Large reasoning models are improved using a technique where the model essentially practices solving problems and gets rewarded for correct steps. This practice involves both 'positive' examples – where the model gets it right – and 'negative' examples – where it makes mistakes. It wasn't clear how these two types of examples, and how much weight to give them, affected the learning process. Specifically, researchers didn't fully understand if positive examples just reinforced what the model already knew, or if negative examples were crucial for discovering new ways to solve problems.
What's the solution?
The researchers carefully studied how positive and negative examples influence the model's learning. They found that positive examples refine existing correct reasoning, while negative examples push the model to explore different solution paths. Building on this, they developed a new method called A3PO which intelligently adjusts how much 'credit' or 'blame' is assigned to individual parts of the model’s answer, depending on whether it came from a positive or negative example. This adjustment happens at a very detailed level, looking at each piece of the answer.
Why it matters?
This work is important because it provides a better understanding of how to train these complex reasoning models. By carefully balancing positive and negative feedback and focusing that feedback on the most important parts of the answer, we can build models that are not only more accurate but also more capable of tackling new and challenging problems. This could lead to improvements in areas like question answering, problem solving, and even artificial intelligence in general.
Abstract
Large reasoning models (LRMs) are typically trained using reinforcement learning with verifiable reward (RLVR) to enhance their reasoning abilities. In this paradigm, policies are updated using both positive and negative self-generated rollouts, which correspond to distinct sample polarities. In this paper, we provide a systematic investigation into how these sample polarities affect RLVR training dynamics and behaviors. We find that positive samples sharpen existing correct reasoning patterns, while negative samples encourage exploration of new reasoning paths.
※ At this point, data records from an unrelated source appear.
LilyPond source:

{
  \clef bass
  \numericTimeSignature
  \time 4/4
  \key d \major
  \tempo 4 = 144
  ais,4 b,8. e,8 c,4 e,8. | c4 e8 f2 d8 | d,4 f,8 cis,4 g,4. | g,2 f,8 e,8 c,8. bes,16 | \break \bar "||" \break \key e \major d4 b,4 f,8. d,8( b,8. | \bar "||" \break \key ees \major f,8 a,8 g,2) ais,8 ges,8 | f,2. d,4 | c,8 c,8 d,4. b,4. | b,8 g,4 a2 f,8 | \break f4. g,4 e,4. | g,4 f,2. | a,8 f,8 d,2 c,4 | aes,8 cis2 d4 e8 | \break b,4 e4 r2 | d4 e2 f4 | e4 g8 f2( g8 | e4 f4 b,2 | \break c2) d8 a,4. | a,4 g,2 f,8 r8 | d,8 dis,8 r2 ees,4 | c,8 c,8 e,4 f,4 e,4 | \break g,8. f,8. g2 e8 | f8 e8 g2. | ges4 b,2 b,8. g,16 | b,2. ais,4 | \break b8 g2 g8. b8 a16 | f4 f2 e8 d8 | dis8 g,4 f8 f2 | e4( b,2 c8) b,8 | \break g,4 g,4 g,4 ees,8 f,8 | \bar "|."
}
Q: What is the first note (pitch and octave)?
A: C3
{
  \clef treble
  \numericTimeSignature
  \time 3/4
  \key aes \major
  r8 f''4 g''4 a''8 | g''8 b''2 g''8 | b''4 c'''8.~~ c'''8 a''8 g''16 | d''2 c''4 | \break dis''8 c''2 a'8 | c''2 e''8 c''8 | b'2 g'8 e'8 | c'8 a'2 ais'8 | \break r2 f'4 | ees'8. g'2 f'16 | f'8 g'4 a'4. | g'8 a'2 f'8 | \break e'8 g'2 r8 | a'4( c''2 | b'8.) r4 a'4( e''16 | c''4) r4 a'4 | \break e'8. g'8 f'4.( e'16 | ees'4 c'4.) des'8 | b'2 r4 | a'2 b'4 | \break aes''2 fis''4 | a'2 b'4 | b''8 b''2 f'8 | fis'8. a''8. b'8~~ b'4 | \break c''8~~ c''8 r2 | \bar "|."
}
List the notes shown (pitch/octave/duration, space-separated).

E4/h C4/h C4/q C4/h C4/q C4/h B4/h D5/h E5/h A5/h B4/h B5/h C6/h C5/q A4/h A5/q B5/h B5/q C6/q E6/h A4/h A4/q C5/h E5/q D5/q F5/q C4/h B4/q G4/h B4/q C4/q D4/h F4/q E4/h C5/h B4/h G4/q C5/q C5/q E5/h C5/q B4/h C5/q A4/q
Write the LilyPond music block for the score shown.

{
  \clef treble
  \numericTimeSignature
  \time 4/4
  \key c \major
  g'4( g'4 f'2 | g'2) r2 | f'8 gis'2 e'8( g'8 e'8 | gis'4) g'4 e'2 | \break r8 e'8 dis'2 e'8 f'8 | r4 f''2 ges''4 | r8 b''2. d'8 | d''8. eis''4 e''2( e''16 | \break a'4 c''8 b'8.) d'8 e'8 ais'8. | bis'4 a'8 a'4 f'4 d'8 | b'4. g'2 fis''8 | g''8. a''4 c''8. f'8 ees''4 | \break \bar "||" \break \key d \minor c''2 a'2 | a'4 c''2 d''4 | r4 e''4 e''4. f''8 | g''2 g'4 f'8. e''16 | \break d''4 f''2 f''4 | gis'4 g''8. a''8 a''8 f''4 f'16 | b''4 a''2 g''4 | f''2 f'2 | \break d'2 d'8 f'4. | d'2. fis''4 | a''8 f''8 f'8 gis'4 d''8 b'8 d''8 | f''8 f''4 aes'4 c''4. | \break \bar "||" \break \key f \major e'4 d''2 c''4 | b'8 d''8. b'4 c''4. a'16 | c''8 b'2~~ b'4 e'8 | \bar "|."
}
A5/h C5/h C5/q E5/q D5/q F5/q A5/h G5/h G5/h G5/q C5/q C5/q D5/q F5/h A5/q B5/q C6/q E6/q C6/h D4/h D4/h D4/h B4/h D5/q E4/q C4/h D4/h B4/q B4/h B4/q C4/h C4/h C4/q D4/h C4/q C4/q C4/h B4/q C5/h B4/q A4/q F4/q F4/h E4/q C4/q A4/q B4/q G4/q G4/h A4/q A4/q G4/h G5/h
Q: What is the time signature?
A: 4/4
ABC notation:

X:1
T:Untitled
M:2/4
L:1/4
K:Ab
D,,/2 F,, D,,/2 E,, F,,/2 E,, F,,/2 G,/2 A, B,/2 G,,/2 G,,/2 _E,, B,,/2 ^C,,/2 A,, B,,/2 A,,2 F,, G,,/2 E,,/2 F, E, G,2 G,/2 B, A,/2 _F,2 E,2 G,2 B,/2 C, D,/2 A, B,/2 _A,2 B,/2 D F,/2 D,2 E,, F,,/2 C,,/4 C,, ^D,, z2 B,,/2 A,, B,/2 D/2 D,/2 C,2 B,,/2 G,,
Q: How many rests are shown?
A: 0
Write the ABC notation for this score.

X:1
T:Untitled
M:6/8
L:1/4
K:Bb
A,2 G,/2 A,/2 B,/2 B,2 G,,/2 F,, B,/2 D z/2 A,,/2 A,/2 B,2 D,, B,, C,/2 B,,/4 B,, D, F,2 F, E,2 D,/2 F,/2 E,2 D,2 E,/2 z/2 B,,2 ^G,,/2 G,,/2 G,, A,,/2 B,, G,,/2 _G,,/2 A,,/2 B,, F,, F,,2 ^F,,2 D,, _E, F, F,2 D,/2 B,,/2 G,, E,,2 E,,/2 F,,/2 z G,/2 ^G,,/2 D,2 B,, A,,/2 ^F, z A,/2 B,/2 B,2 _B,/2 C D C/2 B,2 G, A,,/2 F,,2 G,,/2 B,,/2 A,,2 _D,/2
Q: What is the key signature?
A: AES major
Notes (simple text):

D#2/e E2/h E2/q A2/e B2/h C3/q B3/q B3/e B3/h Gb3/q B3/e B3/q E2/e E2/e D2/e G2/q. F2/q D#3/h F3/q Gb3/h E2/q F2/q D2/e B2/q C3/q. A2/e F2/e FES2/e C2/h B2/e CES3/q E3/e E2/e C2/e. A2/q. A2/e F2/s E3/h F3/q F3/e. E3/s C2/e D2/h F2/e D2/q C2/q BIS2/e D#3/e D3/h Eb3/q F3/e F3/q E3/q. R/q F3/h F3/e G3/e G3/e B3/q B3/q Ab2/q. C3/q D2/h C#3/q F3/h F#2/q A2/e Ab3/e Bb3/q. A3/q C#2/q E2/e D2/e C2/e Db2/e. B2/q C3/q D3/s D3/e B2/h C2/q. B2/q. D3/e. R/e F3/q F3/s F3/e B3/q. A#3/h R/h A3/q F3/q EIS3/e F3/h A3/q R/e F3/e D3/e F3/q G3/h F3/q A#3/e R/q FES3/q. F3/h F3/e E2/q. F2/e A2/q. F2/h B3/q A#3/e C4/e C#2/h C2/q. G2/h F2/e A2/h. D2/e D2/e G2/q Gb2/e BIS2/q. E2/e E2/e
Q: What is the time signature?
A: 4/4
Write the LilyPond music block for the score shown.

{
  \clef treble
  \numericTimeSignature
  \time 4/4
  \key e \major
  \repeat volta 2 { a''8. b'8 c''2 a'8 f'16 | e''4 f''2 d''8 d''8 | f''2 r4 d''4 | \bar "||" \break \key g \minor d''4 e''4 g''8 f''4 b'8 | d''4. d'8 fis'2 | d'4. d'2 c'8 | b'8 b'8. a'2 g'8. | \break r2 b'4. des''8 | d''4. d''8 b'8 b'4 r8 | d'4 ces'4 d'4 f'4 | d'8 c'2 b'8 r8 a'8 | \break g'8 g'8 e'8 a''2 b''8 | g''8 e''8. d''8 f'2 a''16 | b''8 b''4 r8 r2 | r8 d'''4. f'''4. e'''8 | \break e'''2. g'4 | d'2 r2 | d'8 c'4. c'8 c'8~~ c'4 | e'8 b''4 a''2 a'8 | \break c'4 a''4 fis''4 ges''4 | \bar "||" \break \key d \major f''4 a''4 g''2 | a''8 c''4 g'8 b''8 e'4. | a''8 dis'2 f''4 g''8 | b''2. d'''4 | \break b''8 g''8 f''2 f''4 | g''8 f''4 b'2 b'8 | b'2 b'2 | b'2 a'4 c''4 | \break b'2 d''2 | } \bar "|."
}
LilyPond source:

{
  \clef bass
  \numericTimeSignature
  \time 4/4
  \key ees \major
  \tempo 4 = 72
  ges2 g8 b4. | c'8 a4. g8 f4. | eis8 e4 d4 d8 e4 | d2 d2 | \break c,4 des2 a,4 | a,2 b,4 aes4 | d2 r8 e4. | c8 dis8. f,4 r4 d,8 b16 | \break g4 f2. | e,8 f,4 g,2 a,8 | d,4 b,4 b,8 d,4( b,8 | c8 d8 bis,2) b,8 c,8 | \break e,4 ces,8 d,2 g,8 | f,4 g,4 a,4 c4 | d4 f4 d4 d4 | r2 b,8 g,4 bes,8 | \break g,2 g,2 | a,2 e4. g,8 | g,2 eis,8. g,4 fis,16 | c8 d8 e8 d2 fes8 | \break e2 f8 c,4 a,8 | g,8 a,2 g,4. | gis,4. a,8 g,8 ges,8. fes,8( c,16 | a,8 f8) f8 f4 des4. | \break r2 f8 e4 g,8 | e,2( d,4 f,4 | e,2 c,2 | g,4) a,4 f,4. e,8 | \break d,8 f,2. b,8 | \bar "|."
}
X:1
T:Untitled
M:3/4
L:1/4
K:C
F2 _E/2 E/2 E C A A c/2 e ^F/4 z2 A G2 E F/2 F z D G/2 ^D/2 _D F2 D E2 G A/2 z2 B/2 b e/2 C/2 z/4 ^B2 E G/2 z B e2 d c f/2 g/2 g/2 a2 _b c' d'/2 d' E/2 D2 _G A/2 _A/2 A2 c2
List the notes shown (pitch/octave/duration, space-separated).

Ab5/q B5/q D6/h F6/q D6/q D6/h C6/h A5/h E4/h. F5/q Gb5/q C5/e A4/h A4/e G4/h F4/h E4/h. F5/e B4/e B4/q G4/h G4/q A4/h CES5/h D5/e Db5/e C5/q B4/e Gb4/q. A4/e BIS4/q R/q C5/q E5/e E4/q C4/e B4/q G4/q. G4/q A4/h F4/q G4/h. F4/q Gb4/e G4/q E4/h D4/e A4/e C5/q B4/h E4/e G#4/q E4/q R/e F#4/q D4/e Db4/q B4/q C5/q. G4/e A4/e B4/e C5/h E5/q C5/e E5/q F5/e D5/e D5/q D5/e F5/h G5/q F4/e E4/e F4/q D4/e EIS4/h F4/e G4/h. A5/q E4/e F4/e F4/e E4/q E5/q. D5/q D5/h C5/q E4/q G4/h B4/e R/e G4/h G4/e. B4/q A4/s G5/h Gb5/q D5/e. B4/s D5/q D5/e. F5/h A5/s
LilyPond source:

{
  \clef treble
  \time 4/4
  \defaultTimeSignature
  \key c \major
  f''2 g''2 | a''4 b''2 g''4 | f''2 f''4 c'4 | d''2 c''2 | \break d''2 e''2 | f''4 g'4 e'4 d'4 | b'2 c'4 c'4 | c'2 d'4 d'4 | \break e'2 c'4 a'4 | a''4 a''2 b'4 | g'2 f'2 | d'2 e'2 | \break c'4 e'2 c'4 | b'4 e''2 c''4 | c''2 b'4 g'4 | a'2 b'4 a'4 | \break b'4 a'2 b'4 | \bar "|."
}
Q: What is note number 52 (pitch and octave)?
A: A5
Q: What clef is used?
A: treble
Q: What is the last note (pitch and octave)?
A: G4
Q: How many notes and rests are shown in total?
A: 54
We further explore how adjusting the advantage values of positive and negative samples at both the sample level and the token level affects RLVR training. Based on these insights, we propose an Adaptive and Asymmetric token-level Advantage shaping method for Policy Optimization, namely A3PO, that more precisely allocates advantage signals to key tokens across different polarities. Experiments across five reasoning benchmarks demonstrate the effectiveness of our approach.